Наследник родился ночью, в грозу. Дождь потоками журчал по желобам дворца, ветер рвался в плотно закрытые ставни, молнии разрезали темное небо, словно трещины черное яйцо.
Слуги шептались, что боги хотели присутствовать при рождении мальчика и стучались в окна и двери порывами ветра, дождем, бились о кровавую черепицу дворца молниями, но король Игнис не позволил им этого. Королеву перенесли в комнату без окон, где она в страшных муках рожала уже более суток. Король в какой-то момент вошел и заявил, что велит вспороть ей брюхо, если она не разродится к рассвету. Несчастная умерла за час до восхода солнца, выпустив на свет багрового и орущего младенца.
Король Игнис был доволен. Наконец-то появился сильный наследник. Прежние умирали, а этот становился все больше с каждым днем. Он рано открыл глаза, еще неопределенного цвета, с удивлением глядел вокруг, и взгляд этот был чист и открыт.
У Люме было все, что нужно для роста и развития: три кормилицы, отряд служанок и рота слуг. Все они сдували с мальчика пылинки, тряслись над ним, потому что король жестоко карал за малейшую провинность.
Малыш радостно реагировал на все вокруг, но больше всего тянулся к отцу, словно чувствовал в нем единственного кровного родственника. Но вот отцовской любви не было.

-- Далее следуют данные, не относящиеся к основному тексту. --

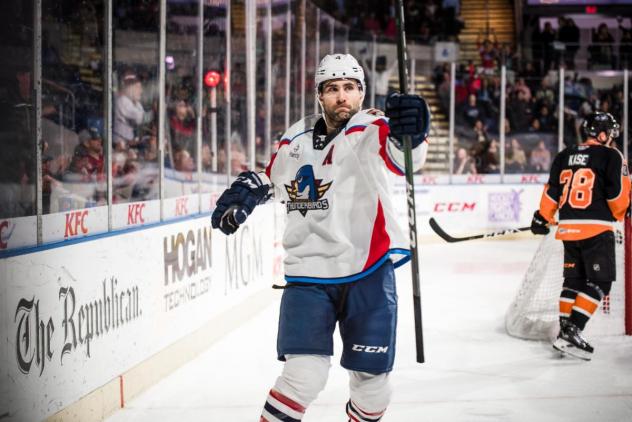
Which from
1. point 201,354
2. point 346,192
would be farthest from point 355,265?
point 201,354

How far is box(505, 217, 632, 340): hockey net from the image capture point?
5.83 meters

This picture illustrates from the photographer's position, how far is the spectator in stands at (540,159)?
13.0 m

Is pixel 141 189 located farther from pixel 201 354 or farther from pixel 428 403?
pixel 428 403

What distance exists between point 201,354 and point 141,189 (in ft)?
3.44

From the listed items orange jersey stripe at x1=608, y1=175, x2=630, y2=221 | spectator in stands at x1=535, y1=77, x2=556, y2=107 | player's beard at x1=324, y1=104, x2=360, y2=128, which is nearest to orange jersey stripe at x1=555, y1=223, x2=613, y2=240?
orange jersey stripe at x1=608, y1=175, x2=630, y2=221

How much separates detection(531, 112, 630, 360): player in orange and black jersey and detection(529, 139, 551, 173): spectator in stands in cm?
774

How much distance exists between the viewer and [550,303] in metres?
5.99

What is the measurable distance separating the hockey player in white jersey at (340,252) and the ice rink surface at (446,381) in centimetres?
101

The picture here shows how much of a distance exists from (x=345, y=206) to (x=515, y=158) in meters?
10.4

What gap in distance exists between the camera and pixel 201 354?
17.7 ft

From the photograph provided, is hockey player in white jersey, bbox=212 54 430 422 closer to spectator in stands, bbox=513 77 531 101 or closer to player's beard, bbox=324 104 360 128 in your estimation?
player's beard, bbox=324 104 360 128

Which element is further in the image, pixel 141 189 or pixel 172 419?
pixel 141 189

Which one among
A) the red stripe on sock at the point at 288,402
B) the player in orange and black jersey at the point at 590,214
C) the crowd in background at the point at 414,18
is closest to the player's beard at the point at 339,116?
the red stripe on sock at the point at 288,402

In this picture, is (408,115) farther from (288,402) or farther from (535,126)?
(535,126)
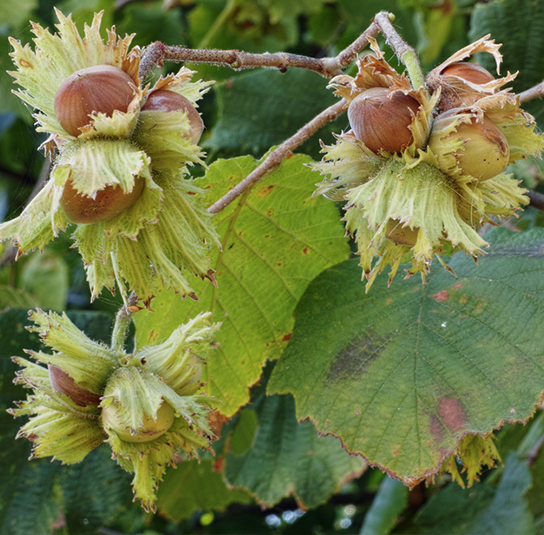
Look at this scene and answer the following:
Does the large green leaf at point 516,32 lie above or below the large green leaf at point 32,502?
above

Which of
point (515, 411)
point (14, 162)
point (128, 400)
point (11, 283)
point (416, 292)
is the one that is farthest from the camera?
point (14, 162)

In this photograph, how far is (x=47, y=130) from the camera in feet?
3.12

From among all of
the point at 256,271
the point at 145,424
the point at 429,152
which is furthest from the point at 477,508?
the point at 429,152

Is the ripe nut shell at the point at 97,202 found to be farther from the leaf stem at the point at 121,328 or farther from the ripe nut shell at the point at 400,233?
the ripe nut shell at the point at 400,233

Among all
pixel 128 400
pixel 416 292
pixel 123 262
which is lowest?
pixel 416 292

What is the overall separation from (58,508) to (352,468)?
992 millimetres

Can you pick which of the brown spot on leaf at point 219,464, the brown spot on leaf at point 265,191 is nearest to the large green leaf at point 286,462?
the brown spot on leaf at point 219,464

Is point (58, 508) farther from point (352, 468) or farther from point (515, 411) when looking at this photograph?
→ point (515, 411)

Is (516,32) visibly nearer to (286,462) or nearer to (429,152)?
(429,152)

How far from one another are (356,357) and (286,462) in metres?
0.99

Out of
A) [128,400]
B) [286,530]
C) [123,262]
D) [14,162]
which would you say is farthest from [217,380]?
[14,162]

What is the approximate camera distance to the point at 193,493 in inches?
105

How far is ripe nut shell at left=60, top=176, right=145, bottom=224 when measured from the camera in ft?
3.09

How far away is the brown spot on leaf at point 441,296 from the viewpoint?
4.57 ft
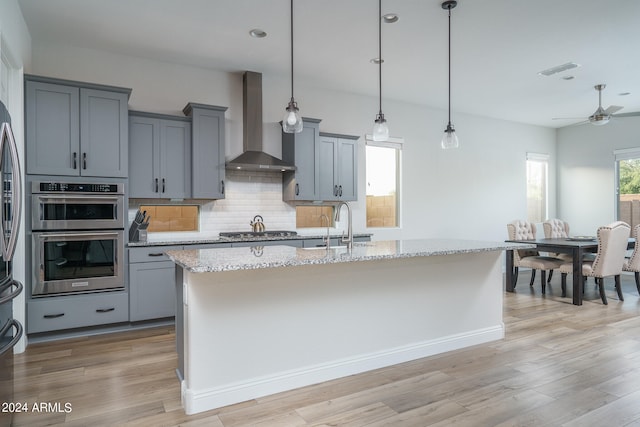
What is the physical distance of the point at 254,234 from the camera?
16.2 ft

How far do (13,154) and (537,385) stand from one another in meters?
3.46

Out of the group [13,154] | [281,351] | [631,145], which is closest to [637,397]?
[281,351]

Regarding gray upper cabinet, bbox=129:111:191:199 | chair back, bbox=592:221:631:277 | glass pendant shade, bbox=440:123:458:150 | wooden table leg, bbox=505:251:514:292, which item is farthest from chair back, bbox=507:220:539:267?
gray upper cabinet, bbox=129:111:191:199

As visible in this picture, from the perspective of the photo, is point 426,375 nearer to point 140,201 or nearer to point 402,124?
point 140,201

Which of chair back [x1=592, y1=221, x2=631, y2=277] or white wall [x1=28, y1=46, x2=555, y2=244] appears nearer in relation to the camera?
white wall [x1=28, y1=46, x2=555, y2=244]

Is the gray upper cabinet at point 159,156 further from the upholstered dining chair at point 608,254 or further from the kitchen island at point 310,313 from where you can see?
the upholstered dining chair at point 608,254

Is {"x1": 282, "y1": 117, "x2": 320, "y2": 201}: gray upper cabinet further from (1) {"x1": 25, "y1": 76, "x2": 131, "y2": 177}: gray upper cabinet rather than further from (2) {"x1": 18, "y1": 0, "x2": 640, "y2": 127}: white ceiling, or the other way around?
(1) {"x1": 25, "y1": 76, "x2": 131, "y2": 177}: gray upper cabinet

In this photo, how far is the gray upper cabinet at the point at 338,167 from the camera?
525 centimetres

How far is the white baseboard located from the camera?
2.38 meters

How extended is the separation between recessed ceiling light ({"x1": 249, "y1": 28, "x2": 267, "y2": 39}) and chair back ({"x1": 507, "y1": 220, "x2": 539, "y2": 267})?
458 cm

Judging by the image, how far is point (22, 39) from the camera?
353 centimetres

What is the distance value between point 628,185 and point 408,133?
4482 mm

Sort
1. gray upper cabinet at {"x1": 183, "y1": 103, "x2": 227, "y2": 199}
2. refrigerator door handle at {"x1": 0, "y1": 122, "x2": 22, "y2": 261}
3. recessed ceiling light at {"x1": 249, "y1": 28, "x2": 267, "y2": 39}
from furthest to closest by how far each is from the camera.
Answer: gray upper cabinet at {"x1": 183, "y1": 103, "x2": 227, "y2": 199} → recessed ceiling light at {"x1": 249, "y1": 28, "x2": 267, "y2": 39} → refrigerator door handle at {"x1": 0, "y1": 122, "x2": 22, "y2": 261}

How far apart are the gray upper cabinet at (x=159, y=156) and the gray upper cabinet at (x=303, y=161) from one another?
127 cm
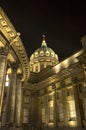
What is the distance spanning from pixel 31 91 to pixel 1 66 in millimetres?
28117

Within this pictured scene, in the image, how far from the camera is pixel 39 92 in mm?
41719

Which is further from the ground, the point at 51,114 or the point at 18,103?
the point at 18,103

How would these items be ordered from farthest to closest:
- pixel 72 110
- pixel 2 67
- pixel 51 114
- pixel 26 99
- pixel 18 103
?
pixel 26 99 → pixel 51 114 → pixel 72 110 → pixel 18 103 → pixel 2 67

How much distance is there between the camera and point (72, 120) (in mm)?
29688

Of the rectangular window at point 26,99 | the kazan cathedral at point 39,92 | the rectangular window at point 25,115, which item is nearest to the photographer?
the kazan cathedral at point 39,92

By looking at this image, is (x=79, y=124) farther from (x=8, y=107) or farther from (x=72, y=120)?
(x=8, y=107)

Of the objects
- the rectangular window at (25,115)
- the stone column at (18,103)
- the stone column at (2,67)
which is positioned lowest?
the rectangular window at (25,115)

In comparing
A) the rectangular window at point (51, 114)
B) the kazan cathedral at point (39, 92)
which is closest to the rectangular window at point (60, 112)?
the kazan cathedral at point (39, 92)

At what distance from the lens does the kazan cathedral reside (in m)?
17.4

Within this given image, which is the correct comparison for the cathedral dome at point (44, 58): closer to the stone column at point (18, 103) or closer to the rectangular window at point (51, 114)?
the rectangular window at point (51, 114)

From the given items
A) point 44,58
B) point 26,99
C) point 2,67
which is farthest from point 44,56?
point 2,67

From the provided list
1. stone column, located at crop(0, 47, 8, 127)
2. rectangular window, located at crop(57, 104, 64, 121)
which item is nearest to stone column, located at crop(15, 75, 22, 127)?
stone column, located at crop(0, 47, 8, 127)

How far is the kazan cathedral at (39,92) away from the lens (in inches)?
684

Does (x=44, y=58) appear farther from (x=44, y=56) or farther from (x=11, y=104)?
(x=11, y=104)
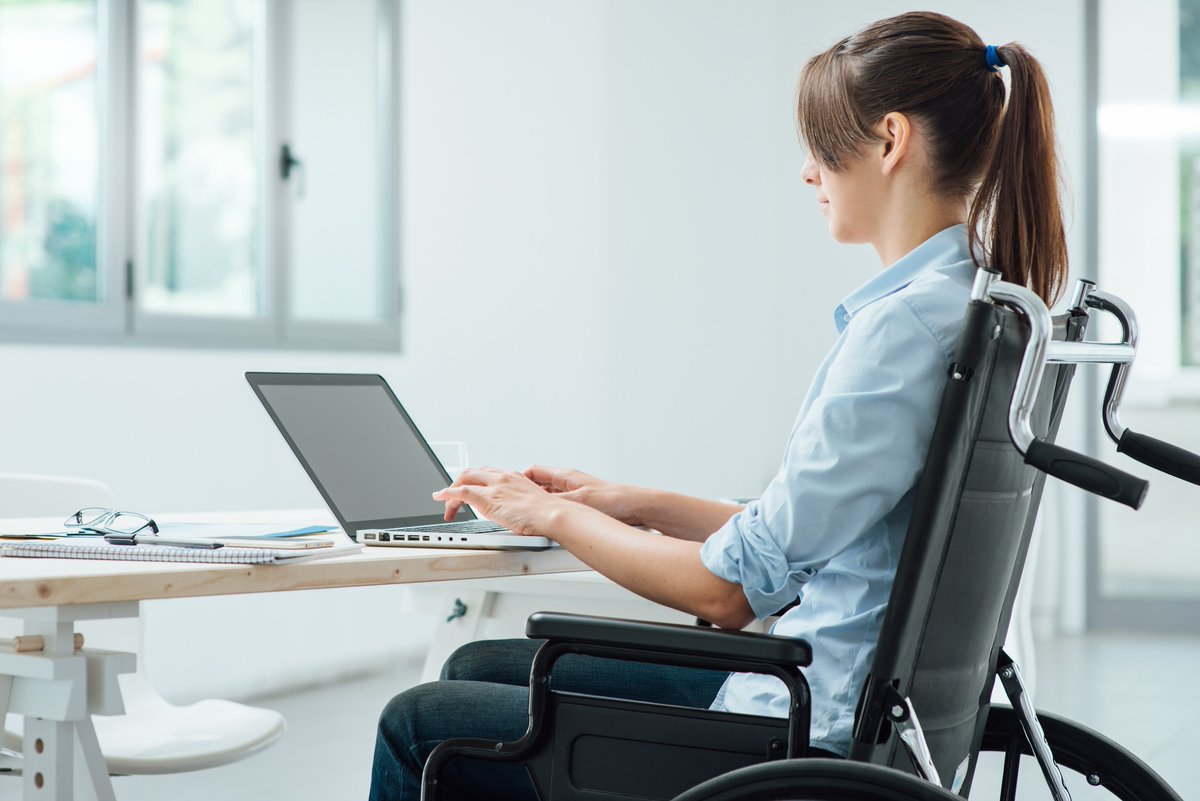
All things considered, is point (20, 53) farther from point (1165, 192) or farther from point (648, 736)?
point (1165, 192)

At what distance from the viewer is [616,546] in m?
1.37

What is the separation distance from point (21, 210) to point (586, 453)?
7.32 ft

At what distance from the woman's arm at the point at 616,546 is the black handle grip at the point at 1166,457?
397mm

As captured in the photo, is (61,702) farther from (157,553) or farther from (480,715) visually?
(480,715)

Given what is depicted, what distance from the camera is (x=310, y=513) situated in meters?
2.02

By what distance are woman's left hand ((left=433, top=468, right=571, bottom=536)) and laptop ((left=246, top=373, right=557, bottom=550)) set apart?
0.05 meters

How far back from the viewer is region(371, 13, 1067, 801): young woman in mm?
1173

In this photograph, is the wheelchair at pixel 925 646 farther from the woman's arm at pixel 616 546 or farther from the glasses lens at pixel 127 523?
the glasses lens at pixel 127 523

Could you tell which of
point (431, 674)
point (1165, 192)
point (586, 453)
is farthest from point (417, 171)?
point (1165, 192)

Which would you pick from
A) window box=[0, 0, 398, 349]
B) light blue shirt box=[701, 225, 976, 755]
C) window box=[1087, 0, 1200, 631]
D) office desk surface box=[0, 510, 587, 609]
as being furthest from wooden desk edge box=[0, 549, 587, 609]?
window box=[1087, 0, 1200, 631]

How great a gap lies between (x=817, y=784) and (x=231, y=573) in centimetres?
60

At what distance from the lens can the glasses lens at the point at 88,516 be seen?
1.57m

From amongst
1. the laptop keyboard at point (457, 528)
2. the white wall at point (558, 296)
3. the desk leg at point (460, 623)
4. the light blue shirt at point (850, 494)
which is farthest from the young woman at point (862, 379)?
the white wall at point (558, 296)

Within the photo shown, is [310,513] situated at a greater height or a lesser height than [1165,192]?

Игнис сам не знал, что это такое, и считал слабостью и глупостью любые проявления этого бесполезного чувства. И сына своего он воспитывал так же. Убивал его любимых слуг и животных у него на глазах, повторяя, что настоящему правителю нельзя проявлять слабость. Мальчик плакал, умолял, но когда понял, что его привязанность обрекает на смерть любого, стал отстраненным и холодным, чтобы уберечь от гибели дорогих ему слуг и питомцев. А потом забыл, почему холоден, и забыл, как любить.
Отец хвалил его и был доволен, только когда мальчик проявлял жестокость, и ребенок быстро это понял. Значит, чтобы отец любил, надо быть беспощадным.
Ему было физически тошно, когда отец принес ему котенка и приказал убить. Люме посмотрел на играющего завязками на его рукаве доверчивого зверька, и только страх перед отцом не позволил ему разрыдаться от жалости. Он взял котенка себе на руки и постарался сделать все как можно быстрее. Но потом еще несколько ночей подряд просыпался, задыхаясь от слез, ощущая в ладонях последние содрогания доверившегося ему существа.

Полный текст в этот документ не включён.